## Passage to read
The Epic Bureaucrat

Hannah Arendt often seems to counterpoise the epic nature of political action, the glorious and distinctive deeds of ancient heroes, to the anonymous and impersonal processes of modern life. Where is the Achilles of bureaucracy, the Pericles of the corporation? Nowhere, she appears to say: we live in an age where everyone behaves, no one rules.

Patchen Markell has an excellent article, “Anonymous Glory,” in the latest issue of the European Journal of Political Theory showing how subtly and carefully Arendt helps to undermine that distinction. The opposition she appears to draw between ancient action and modern behavior, between glorious deeds and impersonal processes, is not nearly as stark as we might imagine on a first—or second or third—read of her work.

There’s actually a wonderfully illustrative moment for Markell’s argument in the history of the New Deal. Hallie Flanagan—immortalized by Cherrie Jones in The Cradle Will Rock—was the head of the Federal Theater Project, which was an agency of the WPA, hiring actors, directors, stagehands, writers, and more, to, well, put on a show. In an article in 1939, in The Virginia Quarterly Review, she captures what Markell is talking about, turning the statistics of unemployment and poverty—and the Federal Theater Project’s efforts—into a glorious and heroic epic. “The bare statistics of Federal Theater,” she writes, “are in themselves a drama.”

## Supplied material
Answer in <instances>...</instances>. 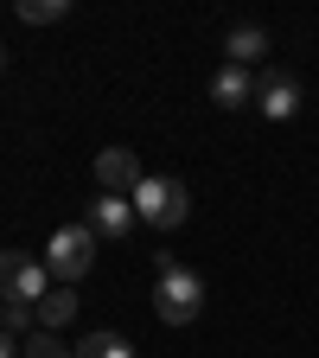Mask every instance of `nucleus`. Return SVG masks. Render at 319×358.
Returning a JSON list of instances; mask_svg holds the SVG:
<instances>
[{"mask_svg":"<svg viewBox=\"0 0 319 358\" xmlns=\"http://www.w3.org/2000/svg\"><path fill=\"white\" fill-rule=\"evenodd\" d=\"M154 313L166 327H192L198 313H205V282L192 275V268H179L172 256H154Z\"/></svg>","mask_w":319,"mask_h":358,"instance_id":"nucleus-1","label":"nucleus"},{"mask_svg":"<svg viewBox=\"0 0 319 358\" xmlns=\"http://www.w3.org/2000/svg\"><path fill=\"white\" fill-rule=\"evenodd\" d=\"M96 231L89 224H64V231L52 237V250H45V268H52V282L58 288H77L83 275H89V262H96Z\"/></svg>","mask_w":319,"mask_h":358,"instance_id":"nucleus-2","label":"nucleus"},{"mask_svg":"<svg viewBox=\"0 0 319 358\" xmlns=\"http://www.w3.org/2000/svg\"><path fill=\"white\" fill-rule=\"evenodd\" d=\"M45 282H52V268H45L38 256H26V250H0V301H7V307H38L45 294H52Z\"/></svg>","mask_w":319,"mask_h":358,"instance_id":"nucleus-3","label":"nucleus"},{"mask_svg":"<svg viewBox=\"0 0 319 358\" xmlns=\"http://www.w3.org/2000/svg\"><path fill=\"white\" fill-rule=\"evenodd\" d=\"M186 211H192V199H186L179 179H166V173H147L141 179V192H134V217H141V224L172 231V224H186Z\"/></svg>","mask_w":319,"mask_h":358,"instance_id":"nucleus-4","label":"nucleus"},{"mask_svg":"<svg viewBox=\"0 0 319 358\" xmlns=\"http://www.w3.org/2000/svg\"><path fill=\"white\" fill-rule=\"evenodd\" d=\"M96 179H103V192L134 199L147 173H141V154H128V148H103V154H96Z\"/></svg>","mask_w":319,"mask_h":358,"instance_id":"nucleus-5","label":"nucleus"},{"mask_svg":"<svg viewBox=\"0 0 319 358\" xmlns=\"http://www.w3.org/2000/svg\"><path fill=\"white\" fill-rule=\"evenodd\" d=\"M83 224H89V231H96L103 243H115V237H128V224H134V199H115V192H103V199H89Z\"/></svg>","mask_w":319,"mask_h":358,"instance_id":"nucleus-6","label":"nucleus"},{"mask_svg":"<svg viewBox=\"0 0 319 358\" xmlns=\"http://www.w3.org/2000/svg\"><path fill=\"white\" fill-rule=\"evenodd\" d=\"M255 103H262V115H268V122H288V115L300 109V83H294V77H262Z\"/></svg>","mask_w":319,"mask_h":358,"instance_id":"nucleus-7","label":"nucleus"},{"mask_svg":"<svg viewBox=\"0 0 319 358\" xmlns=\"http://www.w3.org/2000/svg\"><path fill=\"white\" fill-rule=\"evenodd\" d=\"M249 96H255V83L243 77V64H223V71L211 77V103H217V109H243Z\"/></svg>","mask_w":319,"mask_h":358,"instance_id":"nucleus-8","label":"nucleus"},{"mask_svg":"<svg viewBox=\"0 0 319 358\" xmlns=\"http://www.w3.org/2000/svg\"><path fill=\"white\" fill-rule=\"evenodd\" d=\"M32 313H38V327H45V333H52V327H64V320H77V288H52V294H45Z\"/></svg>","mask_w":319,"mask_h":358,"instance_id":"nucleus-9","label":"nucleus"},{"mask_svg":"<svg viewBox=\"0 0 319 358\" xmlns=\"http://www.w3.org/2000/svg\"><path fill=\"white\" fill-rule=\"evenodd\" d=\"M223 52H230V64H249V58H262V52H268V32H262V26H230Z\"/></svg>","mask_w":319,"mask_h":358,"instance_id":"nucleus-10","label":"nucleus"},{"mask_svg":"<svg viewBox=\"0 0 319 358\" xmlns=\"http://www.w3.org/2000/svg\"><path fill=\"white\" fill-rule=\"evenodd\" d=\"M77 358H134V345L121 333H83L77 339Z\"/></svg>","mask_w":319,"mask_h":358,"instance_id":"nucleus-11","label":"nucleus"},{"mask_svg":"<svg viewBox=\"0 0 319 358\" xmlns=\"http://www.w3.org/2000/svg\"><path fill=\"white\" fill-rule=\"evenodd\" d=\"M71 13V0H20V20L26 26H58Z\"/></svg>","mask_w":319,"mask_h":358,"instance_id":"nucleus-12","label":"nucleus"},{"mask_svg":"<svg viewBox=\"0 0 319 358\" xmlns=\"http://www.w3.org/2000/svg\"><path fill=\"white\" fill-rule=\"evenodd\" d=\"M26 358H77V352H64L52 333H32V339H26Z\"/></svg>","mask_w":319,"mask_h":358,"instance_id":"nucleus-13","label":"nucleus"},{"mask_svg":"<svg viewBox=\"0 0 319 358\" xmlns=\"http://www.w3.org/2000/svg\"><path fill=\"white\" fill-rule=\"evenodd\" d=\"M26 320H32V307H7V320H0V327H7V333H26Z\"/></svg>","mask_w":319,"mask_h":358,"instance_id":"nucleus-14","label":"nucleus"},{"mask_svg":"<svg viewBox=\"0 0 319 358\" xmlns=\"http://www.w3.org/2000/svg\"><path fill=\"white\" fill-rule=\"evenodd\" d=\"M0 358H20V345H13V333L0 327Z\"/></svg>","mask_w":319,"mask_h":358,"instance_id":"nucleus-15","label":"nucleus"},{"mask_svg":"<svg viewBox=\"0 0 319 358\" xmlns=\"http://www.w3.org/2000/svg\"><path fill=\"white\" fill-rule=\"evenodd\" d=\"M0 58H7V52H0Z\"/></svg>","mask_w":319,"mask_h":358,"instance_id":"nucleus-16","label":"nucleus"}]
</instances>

## Task
In the passage titled "The Epic Bureaucrat," which publication printed Hallie Flanagan's 1939 article?

## Correct result
The Virginia Quarterly Review